Task 1: Rewrite the passage on paranoia from "Paranoia, a mental" to "state of Paranoia.", using "mistrust" in place of "distrust".
Task 2: According to the text on paranoia, what most often gives rise to the condition?
Task 3: Continue the text on paranoia from its last sentence.

Text passage:
##############################
THE STATE OF PARANOIA
Paranoia is a state of anxiety where individuals often suspect certain acts being taken against them. They often remain in a worry state where they constantly feel threatened or feel that people are against them and remain defensive at all times. Paranoia is born out of a series of traumatic events, prolonged stress or most often drug abuse. Similar to psychosis, this disorder of the mind also impairs the power of the individual to control emotional mood swings and adequately determine what is imagined and what is not.
Paranoia, a mental state of mind, is a chronic condition in which society has deemed the norm. However, a paranoid mind frame is not the norm and we need to acknowledge that an accusatory and overly anxious mindset where one constantly feels threatened or cheated is beyond abnormal. It’s a distrust based on unrealistic standards and predicted assumptions leading to a perpetual implication that one is continuously being persecuted or threatened. The anxiety is often based on delusions or exaggerated suspicions which is a clear indication of paranoidism severity. It’s sufferers continuously fabricate obscene thoughts of being constantly watched or talked about and often are fearful of being controlled.
Here are some signs you may be in a mental state of Paranoia.
##############################
Recorded data:
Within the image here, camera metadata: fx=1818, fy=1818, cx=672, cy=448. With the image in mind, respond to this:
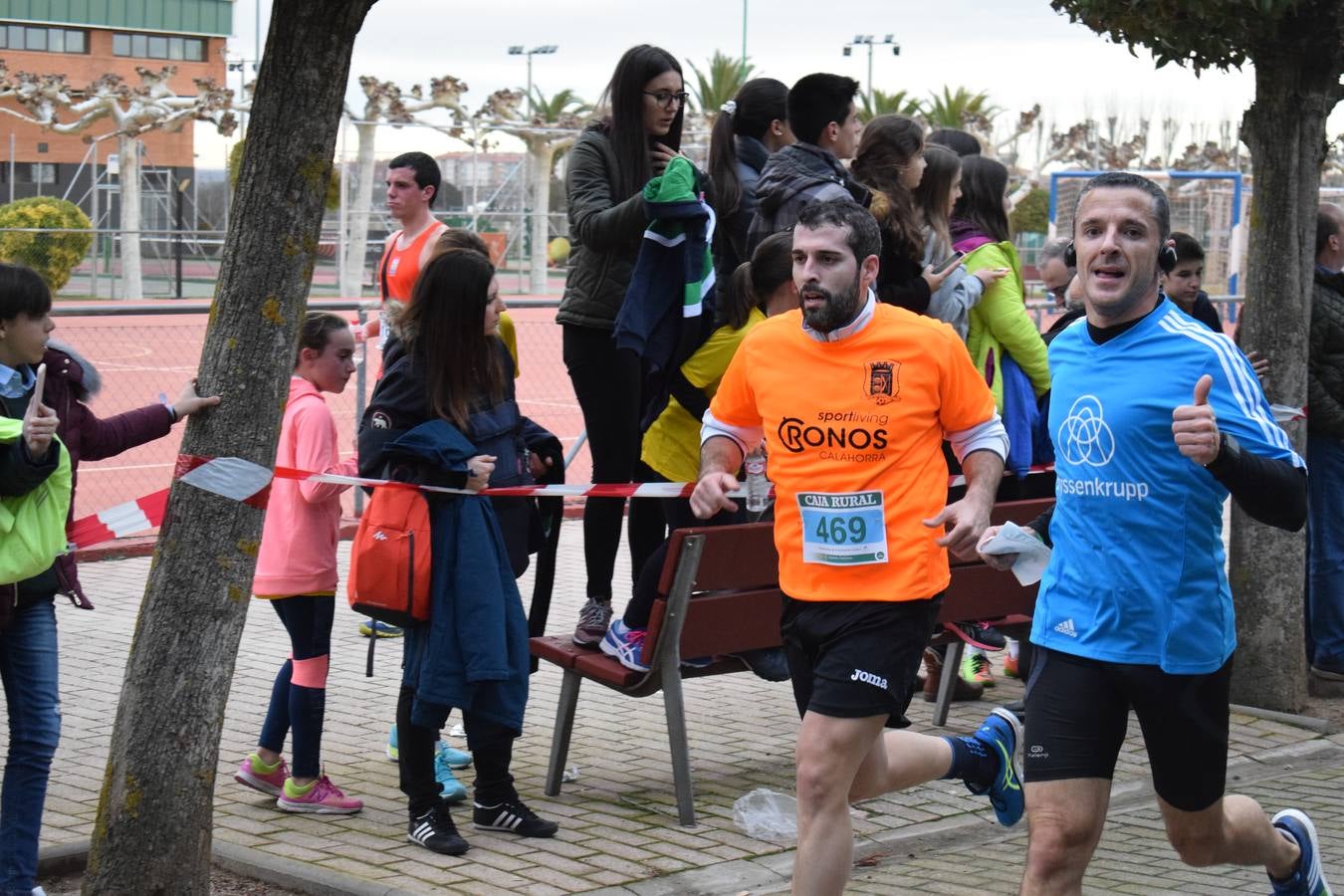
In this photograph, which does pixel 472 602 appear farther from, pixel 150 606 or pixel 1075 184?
pixel 1075 184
##############################
Response area 1:
Paranoia, a mental state of mind, is a chronic condition in which society has deemed the norm. However, a paranoid mind frame is not the norm and we need to acknowledge that an accusatory and overly anxious mindset where one constantly feels threatened or cheated is beyond abnormal. It’s a mistrust based on unrealistic standards and predicted assumptions leading to a perpetual implication that one is continuously being persecuted or threatened. The anxiety is often based on delusions or exaggerated suspicions which is a clear indication of paranoidism severity. It’s sufferers continuously fabricate obscene thoughts of being constantly watched or talked about and often are fearful of being controlled.
Here are some signs you may be in a mental state of Paranoia.

Response area 2: Drug abuse.

Response area 3:
• Uncompromising attitude
• No definitive evidence supporting suspicions
• Being constantly defensive
• Easily offended
• Argumentative
• Has difficulty trusting others
• Unforgiving to others
• Reserving hidden meanings to everything
• Experiences bouts of heavy anxiety
• No one can corroborate the suspicious thoughts
Here are some causes of Paranoia
- Stress: Stress is one of the leading causes of paranoia. Accumulated stress can cause an individual to develop suspicious thoughts that build up tension and create blockages in the clear thinking pathways of the mind. These individuals have constant misunderstandings with others and engage in conflict unnecessarily and maybe even quite often.
- Substance Abuse: Abuse of alcohol and drugs can lead to short- and long-term paranoia. These drugs contain chemicals that make individuals anxious. Although, in most cases, the feeling of paranoia goes away once the chemicals leave your system, drug abuse can cause lasting paranoia when there is an intense prolonged consumption.
- Limited Sleep: Continuously sleeping for a limited number of hours can affect the thought process of individuals. Sleeplessness may result from an increased level of anxiousness regarding any aspect of their life.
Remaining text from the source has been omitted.